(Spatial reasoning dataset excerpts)
[start]

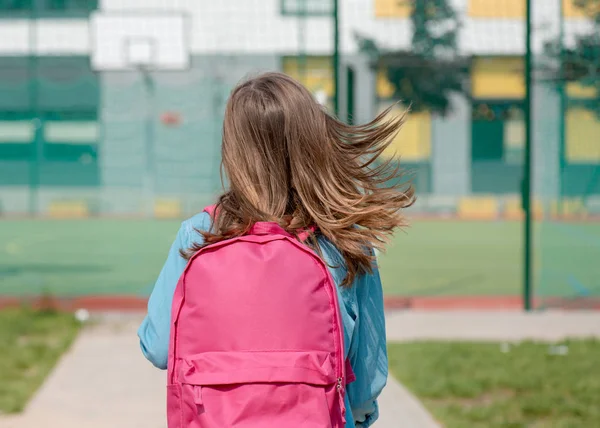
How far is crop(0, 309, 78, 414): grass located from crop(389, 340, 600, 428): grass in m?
2.33

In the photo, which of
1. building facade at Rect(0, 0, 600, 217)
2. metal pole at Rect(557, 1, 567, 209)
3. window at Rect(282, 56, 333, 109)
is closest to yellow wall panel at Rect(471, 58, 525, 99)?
building facade at Rect(0, 0, 600, 217)

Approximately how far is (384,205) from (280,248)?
32 centimetres

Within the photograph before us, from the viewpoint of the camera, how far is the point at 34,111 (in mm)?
10094

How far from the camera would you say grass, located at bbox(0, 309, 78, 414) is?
5473 mm

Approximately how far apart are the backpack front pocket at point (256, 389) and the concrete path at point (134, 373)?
2.95 meters

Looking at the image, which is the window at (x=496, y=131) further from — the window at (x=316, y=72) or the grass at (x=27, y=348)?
the grass at (x=27, y=348)

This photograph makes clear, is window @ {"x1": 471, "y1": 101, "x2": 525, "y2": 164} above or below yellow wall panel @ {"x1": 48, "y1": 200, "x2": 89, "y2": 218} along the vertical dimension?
above

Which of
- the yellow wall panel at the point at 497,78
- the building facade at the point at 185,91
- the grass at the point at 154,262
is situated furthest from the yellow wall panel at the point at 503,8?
the grass at the point at 154,262

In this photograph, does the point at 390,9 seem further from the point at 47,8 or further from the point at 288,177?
the point at 288,177

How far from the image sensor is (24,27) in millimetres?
9648

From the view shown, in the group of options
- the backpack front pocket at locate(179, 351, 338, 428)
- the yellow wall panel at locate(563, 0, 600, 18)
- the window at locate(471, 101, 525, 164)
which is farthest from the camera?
the window at locate(471, 101, 525, 164)

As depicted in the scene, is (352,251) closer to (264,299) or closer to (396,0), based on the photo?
(264,299)

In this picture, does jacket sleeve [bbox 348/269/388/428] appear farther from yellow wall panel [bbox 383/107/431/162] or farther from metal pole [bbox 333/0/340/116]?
yellow wall panel [bbox 383/107/431/162]

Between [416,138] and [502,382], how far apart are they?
6946 millimetres
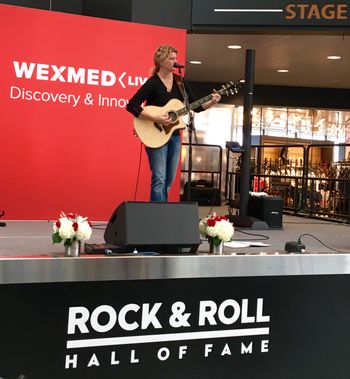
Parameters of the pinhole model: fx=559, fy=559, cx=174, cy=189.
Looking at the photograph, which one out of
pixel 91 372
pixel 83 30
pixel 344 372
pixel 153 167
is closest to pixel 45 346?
pixel 91 372

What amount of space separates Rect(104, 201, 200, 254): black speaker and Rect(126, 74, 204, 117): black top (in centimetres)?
190

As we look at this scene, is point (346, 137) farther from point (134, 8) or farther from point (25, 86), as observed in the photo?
point (25, 86)

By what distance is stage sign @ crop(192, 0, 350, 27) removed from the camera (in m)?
6.50

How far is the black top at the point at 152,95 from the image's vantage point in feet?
14.9

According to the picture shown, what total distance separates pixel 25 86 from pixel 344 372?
4101mm

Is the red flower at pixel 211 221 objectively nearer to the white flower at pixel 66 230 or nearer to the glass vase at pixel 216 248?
the glass vase at pixel 216 248

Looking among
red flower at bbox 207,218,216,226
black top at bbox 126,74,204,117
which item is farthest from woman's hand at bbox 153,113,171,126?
red flower at bbox 207,218,216,226

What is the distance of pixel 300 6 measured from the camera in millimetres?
6512

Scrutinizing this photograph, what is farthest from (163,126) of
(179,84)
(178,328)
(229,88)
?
(178,328)

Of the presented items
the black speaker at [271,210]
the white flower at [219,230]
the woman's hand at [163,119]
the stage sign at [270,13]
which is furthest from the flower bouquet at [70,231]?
the stage sign at [270,13]

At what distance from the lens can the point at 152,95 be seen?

[end]

Problem description:
Copy the lines of the data above word for word, beginning at the line that contains "In this picture, does" and ending after the line that contains "6946 millimetres".

Solution to this task:
In this picture, does jacket sleeve [bbox 348/269/388/428] appear farther from yellow wall panel [bbox 383/107/431/162] or farther from metal pole [bbox 333/0/340/116]?
yellow wall panel [bbox 383/107/431/162]

Between [416,138] and [502,382], how far apart are they?
6946 millimetres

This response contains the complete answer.